Apropos unnötige Geldausgeberei: Die Krankenkassen setzen gerne überall im Gesundheitswesen den Rotstift an, außer bei sich selbst – ich finde ja, dass die AOK eigentlich gar nicht knapp bei Kasse sein kann, solange sie noch genügend Geld hat, um eine Bandenwerbung bei Bundesligaspielen zu bezahlen. Der Bundesrechnungshof sah das übrigens ganz ähnlich. Er hielt „die von Sachinformationen losgelöste Werbung der Krankenkassen” für bedenklich und zwar schon genau vor einem Jahr. Danach hörte man nicht mehr viel davon.

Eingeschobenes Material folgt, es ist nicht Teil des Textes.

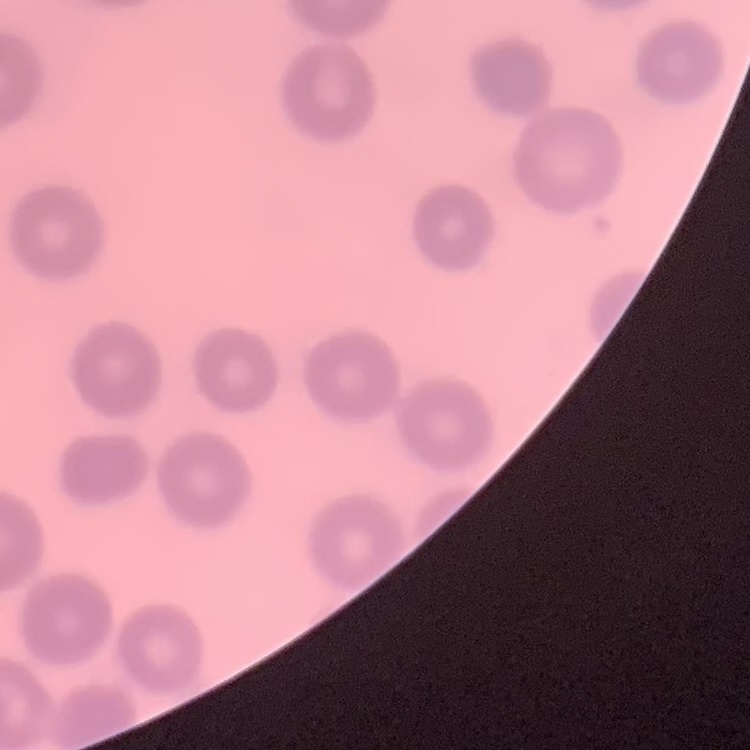
Summary:
  - Red blood cell morphology: no rouleaux formation
  - Image type: one tile cut from a larger photomicrograph
  - Stain: Field's or Giemsa
  - Preparation: thin blood film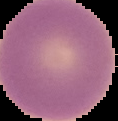
Cell region segmented out of the field of view; the surrounding area is masked to black. From a thin blood film. Malaria status: uninfected. Image is 118×121 pixels.Point out each malaria parasite.
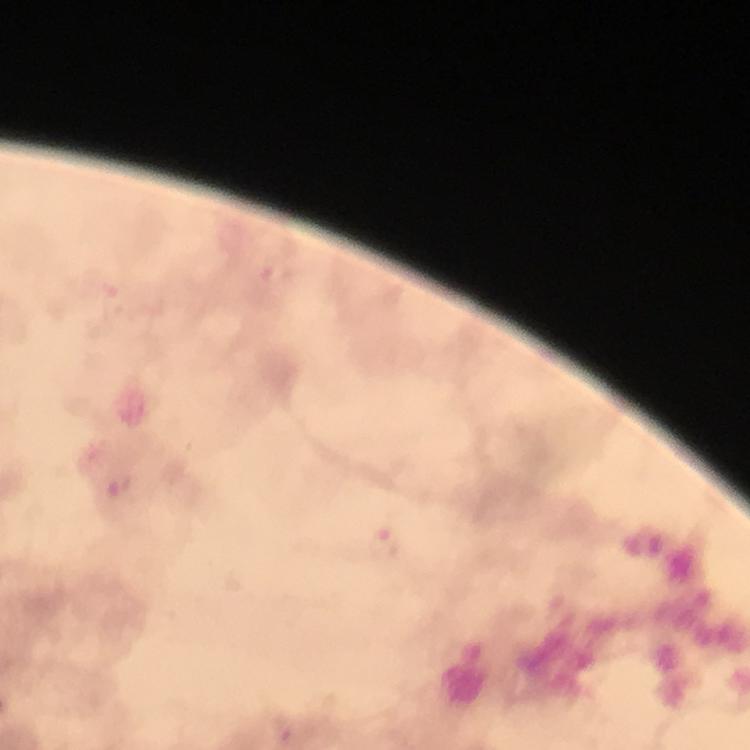
Approximate centers as (x, y) in pixels.
Malaria parasites: (277, 275), (384, 544).

cropped from = a single field of view
immersion oil = applied
magnification = 100x
preparation = thick blood film
stain = Giemsa
context = from a diagnostic examination for malaria
image size = 750×750 pixels
capture = smartphone photograph through a microscope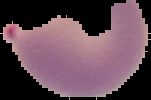
image size = 151×100 pixels
image type = segmented cell region with the area outside set to black
preparation = thin blood smear
malaria status = parasitizedReport the malaria status of this cell.
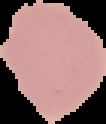
Uninfected.

Summary:
  - Image size: 106×124 pixels
  - Image type: cell region segmented out of the field of view; surrounding area masked to black
  - Preparation: thin blood smear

Mitte Oktober wurde aufgrund einer Petition eine Beschlussempfehlung an den Bundesrat gegeben, diese dem Bundesministerium für Gesundheit (BMG) als Material zu überweisen, „soweit es um die weitere Begrenzung der Verwendung von Beitragsmitteln für Werbemaßnahmen und Werbegeschenke geht“, und das Petitionsverfahren „im Übrigen abzuschließen“. Wir dürfen gespannt bleiben, wie lange es dort unbeachtet vor sich hinschlummern darf. Von den Krankenkassenvorständen ist nämlich sicherlich mehr Gegenwind zu erwarten als von den Apothekern. Dort wird sich im Falle eines drohenden Gewinnverlustes sicherlich nicht darauf beschränkt, im Falle des Falles einmal Mittwochnachmittags um 12 Uhr aus Protest die Deckenbeleuchtung auszuschalten.